Pria itu tertawa geli. "Aku tidak ingin bertarung denganmu, Cantik. Kau tidak akan menang melawanku. Jadi tindakan itu sia-sia saja."


Shanum mendengus keras. Pria bertopeng itu sangat arogan, dan dia semakin tertantang untuk menukar kearoganan itu dengan kematian. Shanum langsung menggerakkan tangannya ke atas, bersiap menenggelamkan pria itu.


"Stop! Kalau kau teruskan, berarti temanmu ini akan mati," ucap pria bertopeng itu dengan suara keras.


Shanum membeku, dia langsung menurunkan lengannya, saat dilihatnya Farah dan Diva di dorong maju dengan pedang sebagai ancaman menekan leher mereka. Wajah kedua sahabatnya itu terlihat pasrah dan takut.


Shanum mendesah. "Apa maumu?" desisnya. Dia tidak menyangka Osbert gagal membawa keduanya ke tempat yang aman.


"Aku mau kau untuk ikut denganku. Kalau kau bersedia ikut dalam damai, teman-temanmu ini akan dilepaskan. Tapi kalau kau menolak...." Pria bertopeng itu menyeringai sadis. "Kepala mereka akan terpisah dari tubuhnya."

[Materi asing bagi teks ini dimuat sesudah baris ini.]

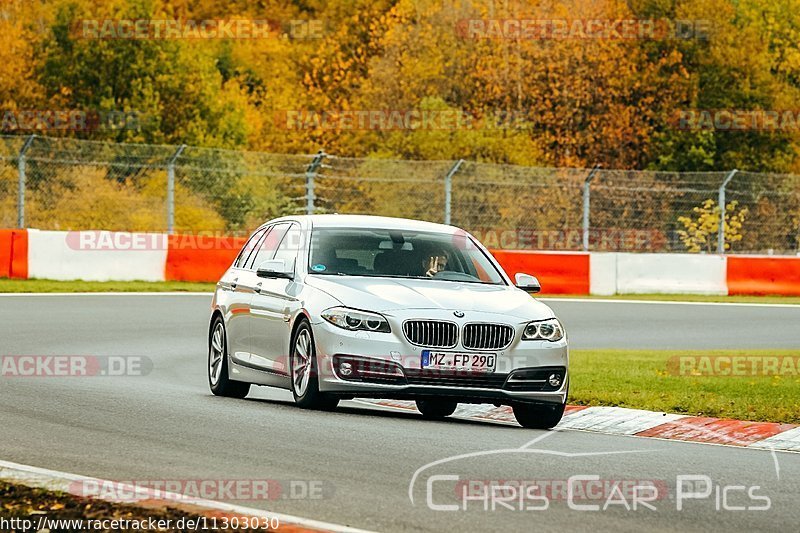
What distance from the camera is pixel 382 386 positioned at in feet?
37.2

"Tidak." Khan menyerobot jawaban yang seharusnya diucapkan oleh Shanum. Dia bahkan baru hendak membuka mulutnya.


"Aku tidak memerlukan jawabanmu Khan Adrian. Tidak perlu ikut campur!" bentak pria bertopeng itu.


"Dia Istriku, Berengsek!" Khan mengepalkan jemarinya.


"Aku tidak peduli! Mau dia istri siapa pun, aku... tidak... peduli," kata pria bertopeng itu menjeda ucapannya, untuk memperjelas setiap patah katanya sembari menatap Khan dengan pandangan membekukan.


"Tadi bawahanmu mengatakan ingin membawaku juga. Silahkan kau bawa saja aku, tapi jangan dia," ucap Khan lagi.


Pria bertopeng itu tertawa meremehkan. "Giliranmu akan tiba, Khan. Tapi bukan hari ini. Kau seharusnya bersyukur aku tidak jadi membunuhmu hari ini."


"Tidak. Aku tetap tidak setuju kau membawa istriku," ucap Khan dengan ekspresi dingin sebagai balasan.


"Apa kau sudah memutuskannya, Cantik?" Suara selembut beledu namun beracun itu bertanya kepada Shanum. Dia tak mengindahkan kata-kata Khan barusan.


Shanum masih diam membisu, tidak langsung menjawab pertanyaannya. Otaknya sibuk mencari solusi agar kedua sahabatnya selamat dan dia juga tidak perlu menjadi tawanan pria menjijikkan itu.